Ivan Jurić ieri ha fatto riprendere gli allenamenti alla squadra in vista del primo match dell’anno nuovo considerando che il Torino affronterà l’Atalanta a Bergamo il prossimo 6 Gennaio.

Nella mattinata giocatori e staff hanno effettuato i tamponi per scongiurare altri contagi e nel pomeriggio, chi è risultato negativo, ha preso parte regolarmente alla sessione di allenamento.

Purtroppo Simone Verdi, che ha contratto il virus nei giorni di Natale, non sembra essere l’unico positivo al Covid-19.

L’attaccante del Torino, prima della sosta, faceva del lavoro personalizzato e non di gruppo, perché in via di recupero dall’ennesimo infortunio della stagione, motivo che probabilmente ha limitato il focolaio ad altre due persone.

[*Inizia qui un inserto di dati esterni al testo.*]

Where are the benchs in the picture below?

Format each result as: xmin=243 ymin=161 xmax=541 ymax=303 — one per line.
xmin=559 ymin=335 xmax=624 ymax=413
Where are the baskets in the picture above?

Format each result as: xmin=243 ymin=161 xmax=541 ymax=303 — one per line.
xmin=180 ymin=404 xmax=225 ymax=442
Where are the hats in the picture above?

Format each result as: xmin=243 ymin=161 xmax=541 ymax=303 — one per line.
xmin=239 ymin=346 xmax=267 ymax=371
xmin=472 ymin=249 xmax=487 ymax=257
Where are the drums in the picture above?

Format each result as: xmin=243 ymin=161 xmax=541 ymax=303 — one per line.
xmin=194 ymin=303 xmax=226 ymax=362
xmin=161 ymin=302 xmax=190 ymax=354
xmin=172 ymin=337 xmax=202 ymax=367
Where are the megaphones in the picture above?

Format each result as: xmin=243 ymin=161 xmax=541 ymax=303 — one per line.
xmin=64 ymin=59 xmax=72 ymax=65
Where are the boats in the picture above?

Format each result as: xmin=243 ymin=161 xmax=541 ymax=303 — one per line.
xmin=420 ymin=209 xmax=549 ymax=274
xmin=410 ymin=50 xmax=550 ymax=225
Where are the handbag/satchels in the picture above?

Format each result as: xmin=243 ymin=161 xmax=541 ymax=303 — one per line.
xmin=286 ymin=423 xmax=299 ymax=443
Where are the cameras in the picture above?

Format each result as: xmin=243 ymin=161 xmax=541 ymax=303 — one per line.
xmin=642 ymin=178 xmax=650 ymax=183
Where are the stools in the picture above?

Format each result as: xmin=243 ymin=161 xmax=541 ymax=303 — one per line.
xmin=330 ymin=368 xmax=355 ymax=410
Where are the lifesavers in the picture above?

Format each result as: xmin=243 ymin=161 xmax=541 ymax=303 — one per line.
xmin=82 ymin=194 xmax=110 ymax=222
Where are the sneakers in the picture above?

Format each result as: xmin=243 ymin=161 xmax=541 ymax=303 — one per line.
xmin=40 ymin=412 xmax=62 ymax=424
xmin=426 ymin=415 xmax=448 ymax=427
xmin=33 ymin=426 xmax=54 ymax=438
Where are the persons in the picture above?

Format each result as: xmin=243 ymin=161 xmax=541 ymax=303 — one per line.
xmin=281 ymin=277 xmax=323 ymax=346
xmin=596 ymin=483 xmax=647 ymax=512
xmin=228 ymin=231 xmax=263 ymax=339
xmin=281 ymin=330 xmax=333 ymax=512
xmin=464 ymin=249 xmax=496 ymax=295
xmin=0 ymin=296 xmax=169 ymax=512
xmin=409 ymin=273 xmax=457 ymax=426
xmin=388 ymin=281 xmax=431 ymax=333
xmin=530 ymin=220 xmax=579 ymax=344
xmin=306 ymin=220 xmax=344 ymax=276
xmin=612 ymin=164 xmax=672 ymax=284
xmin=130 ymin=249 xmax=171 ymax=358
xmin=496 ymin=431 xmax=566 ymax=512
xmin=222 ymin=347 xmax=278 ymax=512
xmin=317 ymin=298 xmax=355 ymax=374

La società granata infatti ha comunicato che un altro giocatore ed un membro dello staff sono risultati positivi dopo i tamponi effettuati ieri mattina, ancora non ci è dato sapere se si tratti di un calciatore della prima squadra.

Torino: ancora out il Gallo ed Aina in Africa

L’allenatore Croato dovrà privarsi del suo attaccante di punta Andrea Belotti ancora a lungo, infatti il rientro rimane fissato non prima della seconda metà di gennaio e nella giornata di ieri ha effettuato le terapie di recupero come Berisha.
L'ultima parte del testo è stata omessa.